Action item:
Your answer should be only the lines below from the one with "magnification = 1000x" to the one with "preparation = thin blood smear", repeated exactly, ends included.

[Collected data]
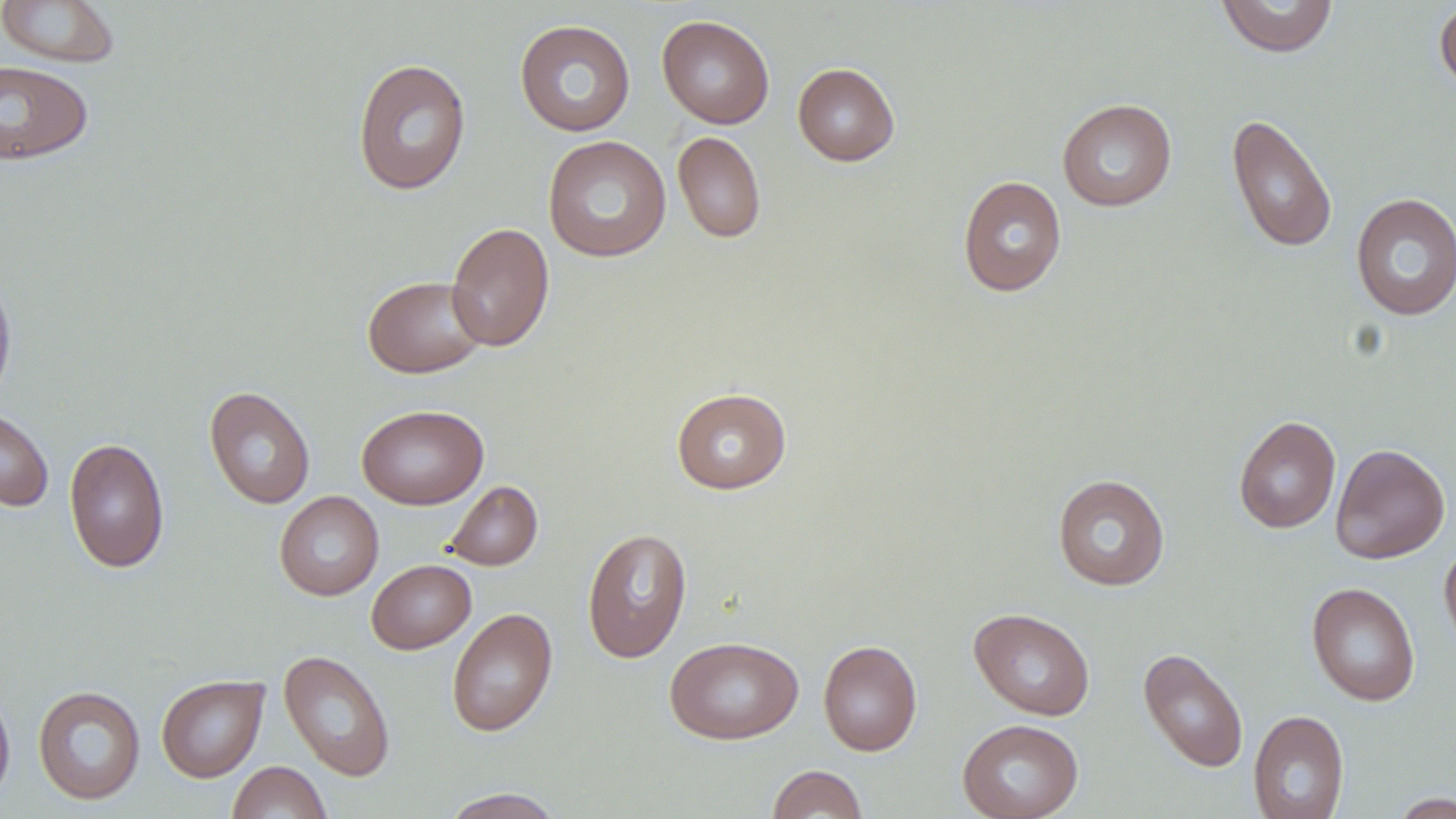
slide-level diagnosis = negative for blood parasites
magnification = 1000x
preparation = thin blood smear
uninfected red blood cell locations = approximate bounding boxes as (x1,y1)-(x2,y2) corner pairs in pixels: (0,0)-(122,68), (1215,1)-(1340,58), (1434,1)-(1456,94), (657,15)-(774,128), (514,19)-(636,137), (352,58)-(472,195), (0,60)-(94,166), (792,62)-(900,166), (1056,98)-(1177,212), (1226,113)-(1338,254), (672,131)-(766,244), (543,135)-(672,262), (957,175)-(1067,297), (1350,193)-(1456,321), (445,221)-(555,352), (0,268)-(17,408), (362,275)-(488,378), (204,386)-(315,509), (671,387)-(792,494), (357,404)-(488,510), (0,406)-(55,512), (1233,415)-(1341,534), (64,437)-(170,574), (1330,443)-(1450,564), (1052,474)-(1170,592), (445,481)-(543,571), (274,490)-(384,601), (582,527)-(692,663), (1439,540)-(1456,653), (366,559)-(476,654), (1306,582)-(1421,707), (446,607)-(557,738), (969,608)-(1095,720), (664,635)-(803,744), (818,640)-(922,756), (1137,647)-(1249,773), (278,649)-(396,782), (156,674)-(269,782), (0,684)-(15,807), (32,685)-(146,805), (1248,710)-(1350,819), (957,719)-(1083,819), (227,761)-(332,819), (767,764)-(868,819), (438,787)-(567,818), (1386,792)-(1455,818)
image size = 1456×819 pixels
field of view = single
modality = light microscopy
stain = May-Grünwald-Giemsa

Result:
magnification = 1000x
preparation = thin blood smear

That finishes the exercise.